Okul hayatı iyi gidiyordu derslerinde başarılı bir öğrenciydim. Kavga dövüş olayları da oluyordu okulda sürekli . Ben bizim dört kişilik arkadaş grubunun sessiz sakin bireyiydim. O zamanlar ülkü ocağına giden çocuklar okulda alt sınıfları tokatlayıp gövde gösterisi yapıyordu. Haksızlığa hiçbir zaman boyun eğen birisi olmadım. Koridorda bir sıramız vardı teneffüslerde orda otururduk. Yine bir gün öğlen arası yemek yedik ve orda oturuyorduk. Bu gövde gösterisi yapma amacında olan sözde ülkücü arka yapmaya çalışan lavuklar 9. 10.sınıfların kapılarına tekme atıyor, sınıf kapılarının önünde bekleyen çocukları ite kaka içeri sokuyorlardı. Sataşıyorlardı bildiğiniz. Bize kimse karışamıyordu çünkü 3 -4 senelik sağlam arkadaşlığımız vardı sağlamdık. Bizim soner okulun afacanı " Yeter lan yine çocuklara bulaşıyorlar gidelim gibelim belalarını " dedi. Bizde geri vites yok tabi çünkü hem kendimize hem de birbirimize güveniyorduk.
Diyalog aynen şu şekilde . S:Soner O:Oğuz B:Burhan Be:Ben Sü:Sözde Ülkücü
S:Bilader niye salça oluyonuz kızanlara ?(atarlandı)
Sü: Sanane Soner , git işine .
S:Gitmezsek nolur lan bizim sınıfın kapısını tekmele sıkıyorsa ?
B:Olum adam olun şımarmayın ocağa gidiyonuz diye.
Sü : Biz ocağa davamız için gidiyoruz arka yapmak için değil .
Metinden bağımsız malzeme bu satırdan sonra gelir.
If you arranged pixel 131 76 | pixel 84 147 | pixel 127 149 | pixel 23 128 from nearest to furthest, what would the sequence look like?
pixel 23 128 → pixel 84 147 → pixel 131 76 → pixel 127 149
Be: O yüzden mi kurt sürüsü gibi gezip çocuklara salça oluyonuz dedim
Sessizlik oldu . Çocuklar üzerimize geldi . Fakat öğlen arası bitmişti zil çaldı.
O: Biy daha olmasın.(R leri söyleyemeyen peltek arkadaşım)
Sü:Çıkışta toplanın gelin amk sizin.
Biz okul çıkışı gittik bunlar 6-7 kişiydi . Meşhur sözlü kavganın ardından kavgayı birinin başlatması gerekiyordu. Ve bizim grubumuzun en kısa boylusu Burhan çocuğa tokat attı.(burhanın lakabı simego)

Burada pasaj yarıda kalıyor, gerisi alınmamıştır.